Now that you are stuck in this situation, don’t drive the broken automotive. Rush immediately to the mechanic. You might think that it’s not worth fixing this cracked engine block. Honestly, this also depends on the extent of the damage.
Blocking this crack with an attempt to re-weld could be an option. All you need is an expert who knows arc welding and the use of special welding rod to start with. It’s easier to do when the block engine is made up of iron cast. Aluminum welding has its own cons as it is more prone to cracking. The iron cast is no exception to this risk. Deformation is another aspect that you have to look for.
2. Cold Metal Stitching
Cold Metal stitching works just like stitching your torn clothes. It is a unique repair method especially helpful during an emergency. This process is carried out under high temperature to join the cracked sides again. It has the edge over re-welding as it works well for cast iron and aluminum.

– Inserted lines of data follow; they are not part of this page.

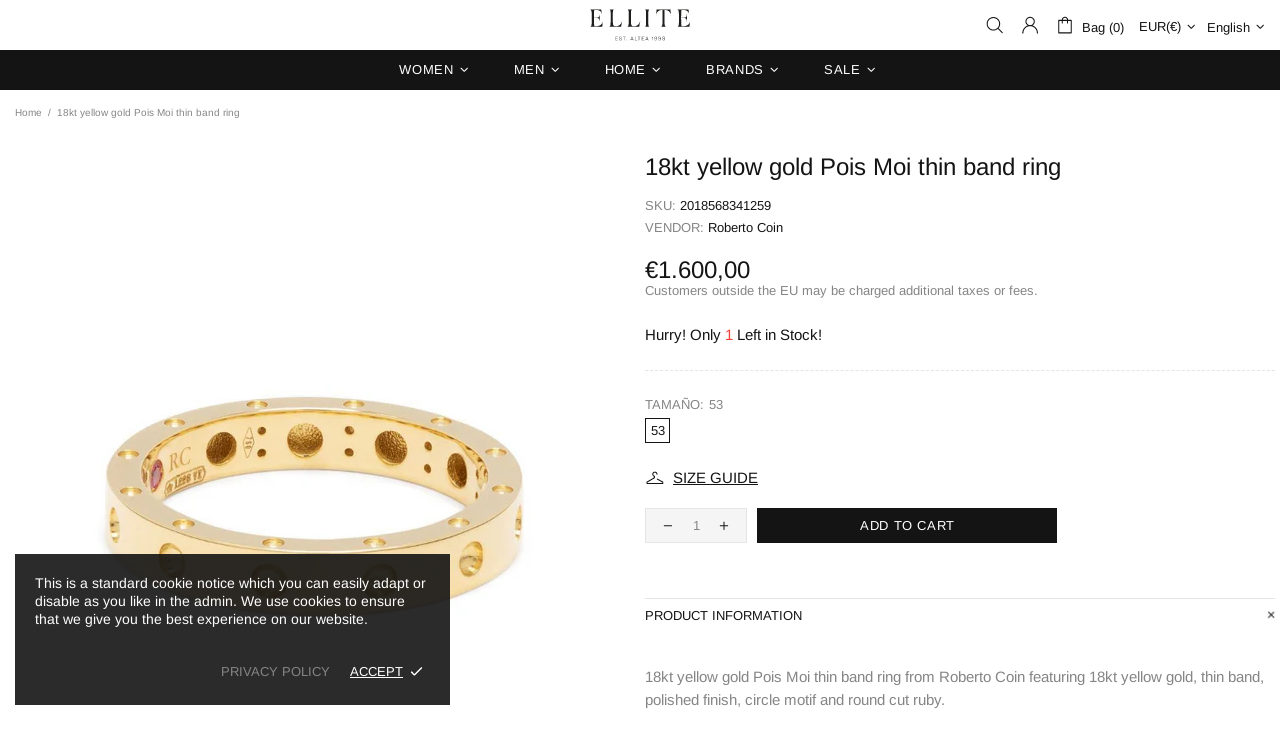

--- FILE ---
content_type: text/css
request_url: https://ellite.es/cdn/shop/t/7/assets/about-section.css?v=93190817851707252761760038606
body_size: -277
content:
.about-section{display:flex;flex-wrap:wrap;font-family:Suisse Intl,sans-serif}.about-left{background-color:#1d1d1b;color:#f5f5f5;flex:1 1 50%;padding:60px}.subtitle{font-weight:600;font-size:12px;line-height:24px;margin-bottom:20px}.heading{font-weight:600;font-size:34px;line-height:35px;letter-spacing:-1px;margin-bottom:40px}.heading-gray{color:#9f9f9e}.heading-white{color:#f5f5f5}.columns{display:grid;grid-template-columns:repeat(2,1fr);gap:20px;margin-bottom:40px}.columns p{font-weight:300;font-size:13px;letter-spacing:-.5px}.stats{display:grid;grid-template-columns:repeat(4,auto);gap:30px;margin-bottom:40px}.stats .num{font-weight:500;font-size:50px;letter-spacing:-3px;margin-top:20px}.stats .label{font-weight:500;font-size:12px;letter-spacing:-.5px;margin-top:20px;color:#f5f5f599}.about-btn{display:inline-block;padding:12px 20px;background-color:#f5f5f5;color:#1d1d1b;font-weight:350;font-size:12px;line-height:14px;text-decoration:none;border:none;margin-top:200px}.about-right{flex:1 1 50%;background-size:cover;background-position:center;position:relative}.rating-box{background-color:#ffffffe6;padding:16px;max-width:250px;position:absolute;top:30px;right:30px}.rating-top{display:flex;align-items:center;gap:6px}.rating-num{font-weight:600;font-size:24px;letter-spacing:-1px}.rating-text{font-weight:400;font-size:13px;letter-spacing:-.5px;margin-top:8px}@media (max-width: 1040px){.about-left,.about-right{flex:1 1 100%;min-width:100%}.about-right{min-height:400px}.stats{grid-template-columns:repeat(2,1fr);gap:20px}.about-btn{margin-top:60px}.rating-box{top:auto;bottom:20px;left:20px}}@media (max-width: 767px){.about-left{padding-left:20px;padding-right:20px}.subtitle{font-size:16px;line-height:26px;font-weight:550;margin-bottom:40px}.columns p{font-size:16px;line-height:1.6}.stats .label{font-size:14px;line-height:1.5}.rating-box{top:auto;bottom:20px;left:20px;right:auto}.heading{font-size:26px;line-height:30px}.columns{grid-template-columns:1fr}.stats{grid-template-columns:repeat(2,1fr);gap:20px}.stats .num{font-size:36px}.about-btn{margin-top:40px;font-size:16px}}
/*# sourceMappingURL=/cdn/shop/t/7/assets/about-section.css.map?v=93190817851707252761760038606 */
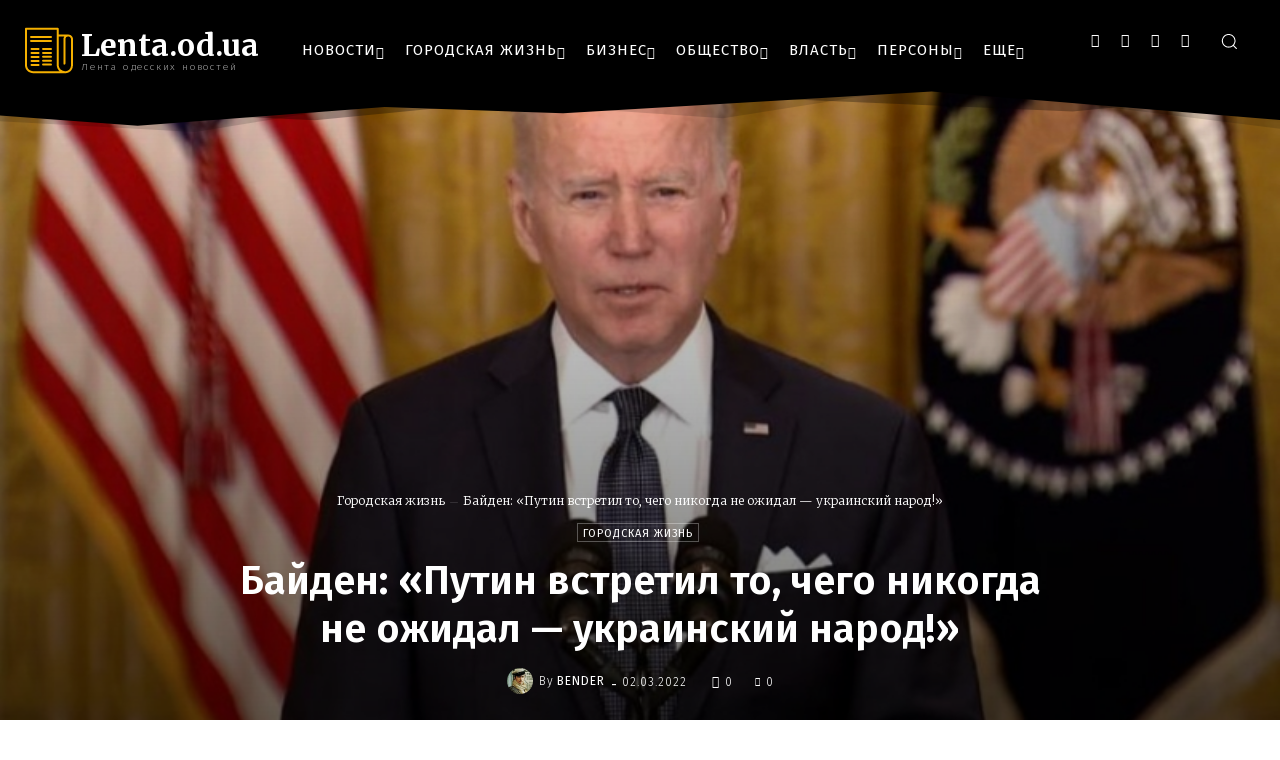

--- FILE ---
content_type: text/html; charset=utf-8
request_url: https://www.google.com/recaptcha/api2/aframe
body_size: 269
content:
<!DOCTYPE HTML><html><head><meta http-equiv="content-type" content="text/html; charset=UTF-8"></head><body><script nonce="WUPOEqwnGxkiXrmODlTDIg">/** Anti-fraud and anti-abuse applications only. See google.com/recaptcha */ try{var clients={'sodar':'https://pagead2.googlesyndication.com/pagead/sodar?'};window.addEventListener("message",function(a){try{if(a.source===window.parent){var b=JSON.parse(a.data);var c=clients[b['id']];if(c){var d=document.createElement('img');d.src=c+b['params']+'&rc='+(localStorage.getItem("rc::a")?sessionStorage.getItem("rc::b"):"");window.document.body.appendChild(d);sessionStorage.setItem("rc::e",parseInt(sessionStorage.getItem("rc::e")||0)+1);localStorage.setItem("rc::h",'1766005014256');}}}catch(b){}});window.parent.postMessage("_grecaptcha_ready", "*");}catch(b){}</script></body></html>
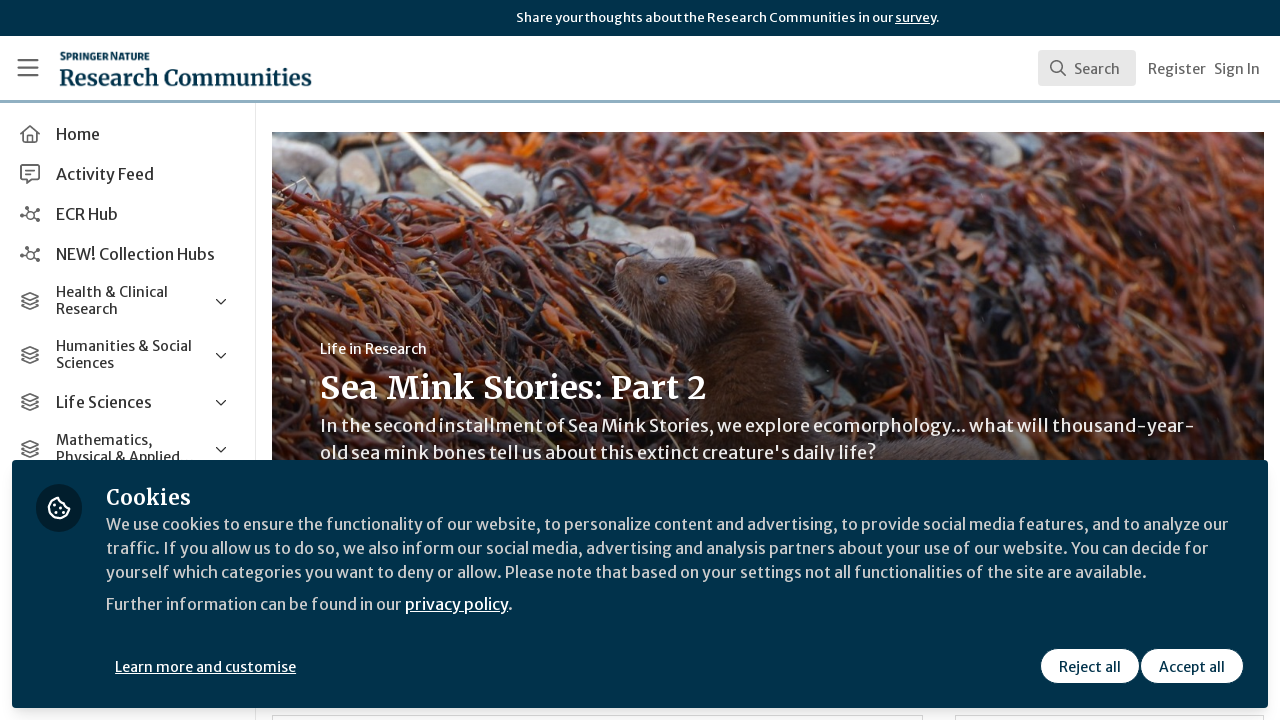

--- FILE ---
content_type: application/javascript
request_url: https://communities.springernature.com/vite/assets/Discussion-BA9NHgfa.js
body_size: -569
content:
import{j as e}from"./Author-BjG_zV1W.js";import{N as n}from"./combobox-88cUfmV7.js";import"./index-CcTTIHkp.js";import"./_commonjsHelpers-C4iS2aBk.js";function d({discussion:t,result:i}){const{id:a,title:s,discussionType:r}=t,l=r.icon.split(".").pop()||"";return e.jsx(n,{value:i,className:"cursor-pointer select-none px-4 py-2 hover:bg-gray-50",children:e.jsxs("div",{className:"flex items-center",children:[e.jsx("div",{className:"flex h-12 w-12 items-center justify-center rounded-md bg-gray-200",children:e.jsx("i",{className:`fa-regular fa-${l} text-lg text-gray-500`})}),e.jsxs("div",{className:"ml-3 flex-1",children:[e.jsx("span",{className:"text-sm font-medium line-clamp-2",title:s,children:s}),s&&e.jsx("div",{className:"text-xs text-gray-500 line-clamp-1",children:s})]})]})},a)}export{d as C};


--- FILE ---
content_type: application/javascript
request_url: https://communities.springernature.com/vite/assets/Content-D2Qcn0jl.js
body_size: -512
content:
import{j as e}from"./Author-BjG_zV1W.js";import{c as i}from"./cloudflare-image-compression-CWBc8szR.js";import{N as c}from"./combobox-88cUfmV7.js";import"./index-CcTTIHkp.js";import"./_commonjsHelpers-C4iS2aBk.js";function h({content:l,result:o}){const{id:n,title:s,introduction:r,imageUrl:t}=l,a=m=>i(m,{width:480});return e.jsx(c,{value:o,className:"cursor-pointer select-none px-4 py-2 hover:bg-gray-50",children:e.jsxs("div",{className:"flex items-center",children:[e.jsx("div",{className:"h-12 w-24 flex-none overflow-hidden rounded-md bg-gray-200",children:t&&e.jsx("img",{src:a(t),alt:s,className:"h-full w-full rounded-md object-cover object-center"})}),e.jsxs("div",{className:"ml-3 flex-1",children:[e.jsx("span",{className:"text-sm font-medium line-clamp-2",title:s,children:s}),r&&e.jsx("div",{className:"text-xs text-gray-500 line-clamp-1",children:r})]})]})},n)}export{h as C};


--- FILE ---
content_type: application/javascript
request_url: https://communities.springernature.com/vite/assets/SearchResults-BpR8PaL4.js
body_size: -638
content:
import{j as r}from"./Author-BjG_zV1W.js";import{C as l}from"./ViewAll-RvkfH1Be.js";import{B as n}from"./combobox-88cUfmV7.js";import"./index-CcTTIHkp.js";import"./_commonjsHelpers-C4iS2aBk.js";function f({searchResults:o,resultsMetadata:t,handleViewAllResults:i,renderSearchResult:m}){return o.length===0?null:r.jsx("div",{className:"relative",children:r.jsxs(n,{static:!0,className:"hide-scrollbars overflow-y-auto py-2 text-sm text-gray-800",children:[o.map(m),r.jsx(l,{handleViewAllResults:i,totalCount:(t==null?void 0:t.totalCount)||0,resultLimit:o.length})]})})}export{f as S};
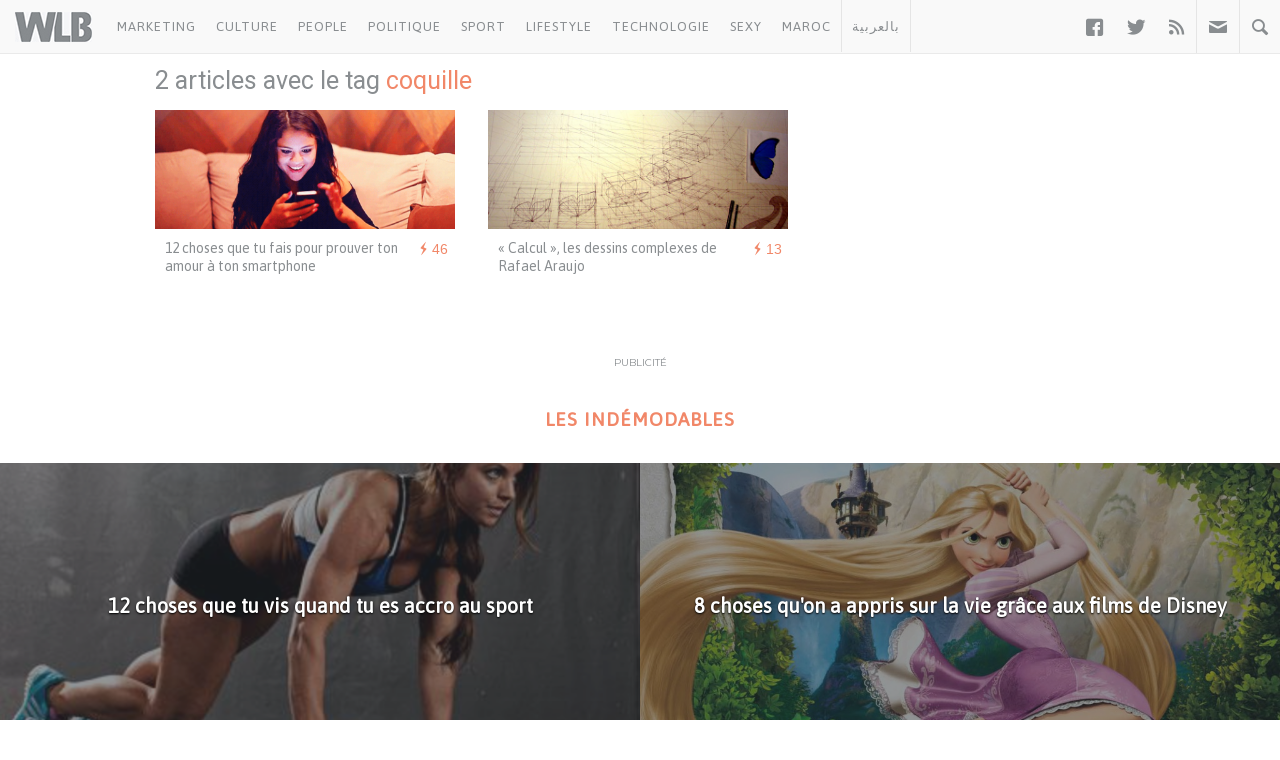

--- FILE ---
content_type: text/html; charset=utf-8
request_url: https://www.google.com/recaptcha/api2/aframe
body_size: 266
content:
<!DOCTYPE HTML><html><head><meta http-equiv="content-type" content="text/html; charset=UTF-8"></head><body><script nonce="fJ0X0_PBEb0JhnCyVoNwnw">/** Anti-fraud and anti-abuse applications only. See google.com/recaptcha */ try{var clients={'sodar':'https://pagead2.googlesyndication.com/pagead/sodar?'};window.addEventListener("message",function(a){try{if(a.source===window.parent){var b=JSON.parse(a.data);var c=clients[b['id']];if(c){var d=document.createElement('img');d.src=c+b['params']+'&rc='+(localStorage.getItem("rc::a")?sessionStorage.getItem("rc::b"):"");window.document.body.appendChild(d);sessionStorage.setItem("rc::e",parseInt(sessionStorage.getItem("rc::e")||0)+1);localStorage.setItem("rc::h",'1769023325616');}}}catch(b){}});window.parent.postMessage("_grecaptcha_ready", "*");}catch(b){}</script></body></html>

With little or no stripping, you can get it fixed in no time, but it might cost you a lot. Being exposed to high temperatures might cause damage to some parts. The crack might reopen later on due to deformation.
3. Cold Welding Patches
Sometimes we use glue for sticking two pieces together. For engine block cracks, adhesives are used just like a bandage. A strong seal is formed with the help of cold welding technology. The crack is sealed firmly with some patches. In the longer run, you would need another solution because this will cause the engine temperature to rise. After some months, the crack will reopen, then you have to rush to the mechanic again.
4. Commercial Sealers
Ever tried filling up the cracks in the wall with the cement? It works in a similar way. Sealers are introduced in the cooling system to fill these cracks over time. Later on, it forms a permanent seal. Again, this is not a one-for-all solution as it doesn’t work for large cracks.
Now that you know everything about a cracked engine block, all you need to do is keep a strict check and get it inspected and repaired before it’s too late.